When Ms. Acosta passed away, a daughter challenged the validity of the trust. The crux was that Ernest had principally orchestrated the creation of the trust for his benefit. Whoops. Predictably, the trial court found that Ernest had unduly influenced his mother and the trust was voided. 

For reference, to prove undue influence, the following elements need to be proved: (1) the existence of a confidential relationship between the testator and the person alleged to have exerted undue influence; (2) active participation by such person in the actual preparation or execution of the [document], such conduct not being of a merely incidental nature; and (3) undue profit accruing to that person by virtue of the [document]. If this presumption is activated, it shifts to the proponent of the [document] the burden of producing proof by a preponderance of evidence that the [document] was not procured by undue influence. It is for the trier of fact to determine whether the presumption will apply and whether the burden of rebutting it has been satisfied. " Estate of Sarabia, (1990) 221 Cal.App.3d 605.

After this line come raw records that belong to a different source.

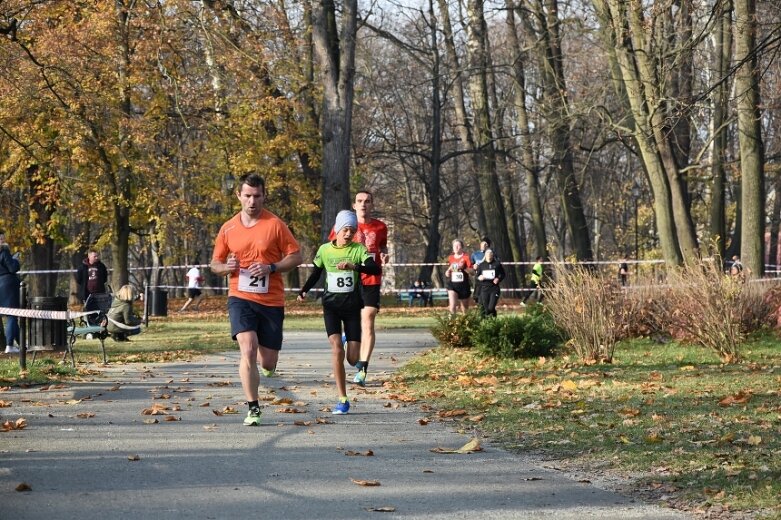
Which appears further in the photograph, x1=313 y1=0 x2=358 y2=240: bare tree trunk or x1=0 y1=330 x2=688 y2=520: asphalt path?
x1=313 y1=0 x2=358 y2=240: bare tree trunk

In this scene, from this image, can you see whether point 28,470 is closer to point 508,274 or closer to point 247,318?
point 247,318

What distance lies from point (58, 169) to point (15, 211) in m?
2.73

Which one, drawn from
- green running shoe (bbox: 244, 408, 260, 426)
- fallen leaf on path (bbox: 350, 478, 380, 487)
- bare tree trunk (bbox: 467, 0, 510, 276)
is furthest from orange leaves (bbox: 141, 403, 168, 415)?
bare tree trunk (bbox: 467, 0, 510, 276)

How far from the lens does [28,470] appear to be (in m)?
7.83

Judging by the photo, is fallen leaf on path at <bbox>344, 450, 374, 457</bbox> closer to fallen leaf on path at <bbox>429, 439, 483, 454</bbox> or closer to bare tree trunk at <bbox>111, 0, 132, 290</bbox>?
fallen leaf on path at <bbox>429, 439, 483, 454</bbox>

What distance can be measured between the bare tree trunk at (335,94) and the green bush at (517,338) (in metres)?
18.3

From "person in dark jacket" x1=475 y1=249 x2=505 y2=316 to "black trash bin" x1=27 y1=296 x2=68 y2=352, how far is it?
8.73 metres

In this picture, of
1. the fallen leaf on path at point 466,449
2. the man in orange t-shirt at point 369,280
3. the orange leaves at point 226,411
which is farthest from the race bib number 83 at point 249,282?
the man in orange t-shirt at point 369,280

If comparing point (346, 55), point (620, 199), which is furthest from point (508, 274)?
point (620, 199)

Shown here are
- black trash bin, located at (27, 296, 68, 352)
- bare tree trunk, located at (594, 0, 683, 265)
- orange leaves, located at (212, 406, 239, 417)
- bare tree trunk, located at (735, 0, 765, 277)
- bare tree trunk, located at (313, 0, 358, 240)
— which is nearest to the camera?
orange leaves, located at (212, 406, 239, 417)

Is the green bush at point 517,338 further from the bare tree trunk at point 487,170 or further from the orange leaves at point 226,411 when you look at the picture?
the bare tree trunk at point 487,170

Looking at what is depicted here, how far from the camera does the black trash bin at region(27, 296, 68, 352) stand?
1802 centimetres

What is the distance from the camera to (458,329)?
63.6ft

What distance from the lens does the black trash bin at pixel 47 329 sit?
1802cm
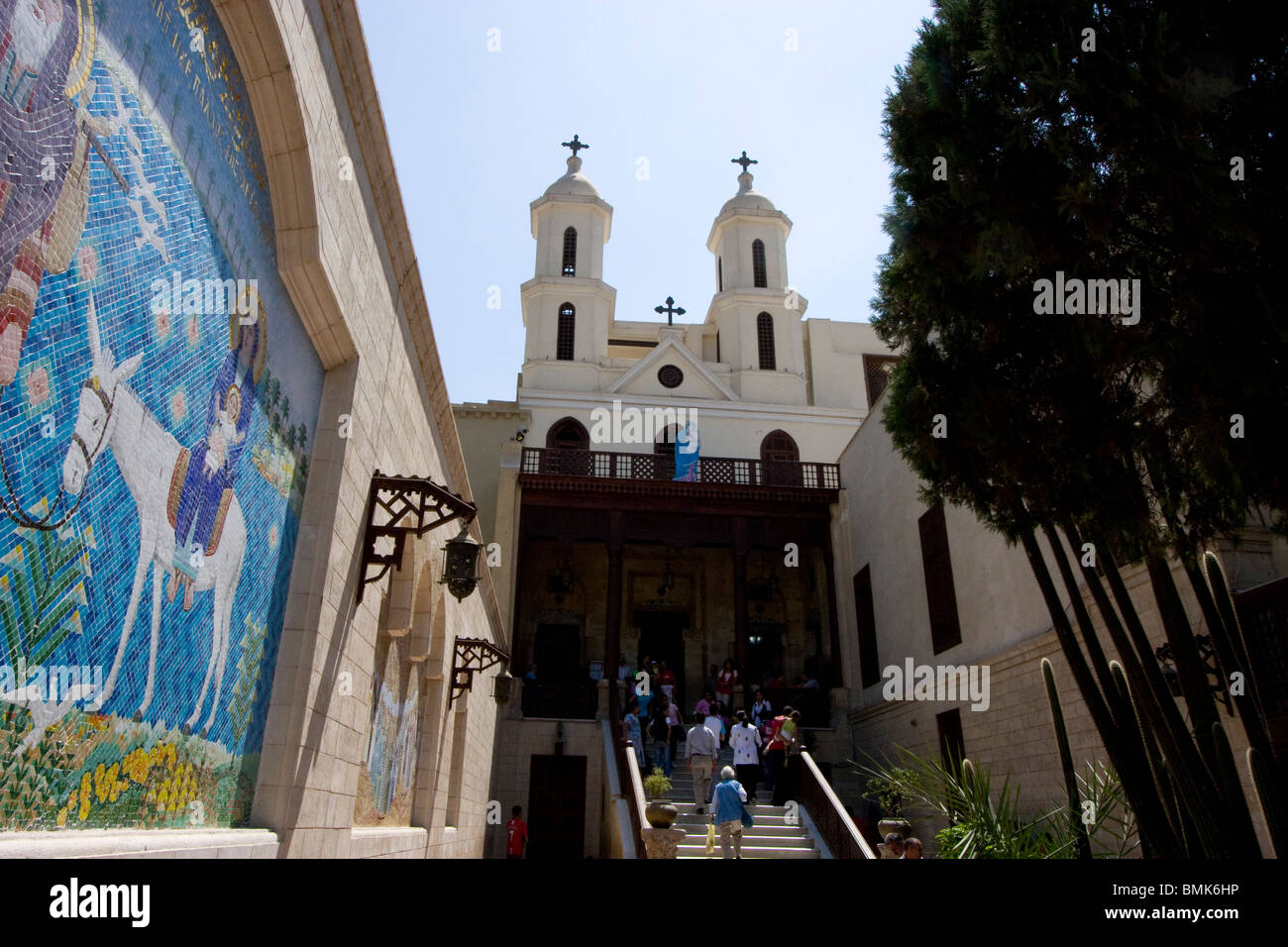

Here these elements could easily be proven. First, Ernest was the son of Ms. Acosta. Second, Ernest actively participated in the creation of the trust, i.e. he completed the attorney's intake sheet. Third, Ernest received the largest beneficial interest in the trust.

February 10, 2016

Attending a Court Hearing

Yolo County Superior Court
To state the obvious, it is always a prudent maneuver to attend a scheduled court hearing. If for whatever reason the litigant or the litigant's attorney cannot attend the hearing, they should notify the other party's attorney, the court, the court clerk, etc. to request a continuance. Absent extraordinary circumstances, opposing counsel will grant a continuance (I've always done so for opposing attorneys). Otherwise, the consequences can be harsh and possibly irreversible.

This brings us to the story of one unfortunate probate litigant. 

Susan Ford Frantzich was the daughter of the late Evelyn I. Ford. Ms. Ford had drafted multiple testamentary documents prior to her passing. The legal issue surrounding her estate was the admissibility of a handwritten codicil. 

(Of note, a codicil is an amendment to a will. To be valid, a handwritten codicil need not be witnessed. Hence, there is invariably a question of its authenticity because nobody saw the decedent actually write the document).   

Susan's petition was objected to by Casey S. Rogers, the grandson of the late Evelyn I. Ford. Casey sought to have the handwritten codicil (not surprisingly) be denied admission to probate. 

The Fresno County Superior Court consolidated the matters and scheduled a hearing for August 20, 2014. Inexplicably, neither Susan nor her attorney attended the hearing. The court then denied Susan's petition and granted Casey's petition.

Susan then appealed her case to the 5th District Court of Appeal. On appeal, the trial court's ruling was affirmed in a unpublished opinion:

"the record we do have reveals an appropriate basis for the probate court to deny Frantzich's petition, as it shows that neither Frantzich nor her attorney appeared at the hearing on her petition. Even if a pre-probate will contest is pending, if a contestant fails to appear at a hearing on a petition to admit a will to probate, and fails to inform the probate court of the status of the contest or request a continuance of the hearing, the probate court may infer that the objection to probate has been resolved or the contestant has elected to treat the matter as a post-probate will contest. (Estate of Horn (1990) 219 Cal.App.3d 67, 72 ["As a general rule a probate court should not be required to act on its own motion to postpone a hearing on admitting a will to probate even when a petition contesting the will is in the probate file."].) Since Frantzich did not appear at the August 20 hearing, either individually or through her attorney, the probate court was well within its authority to deny Frantzich's petition on that basis alone and to admit the will and codicils to probate on Rogers's petition."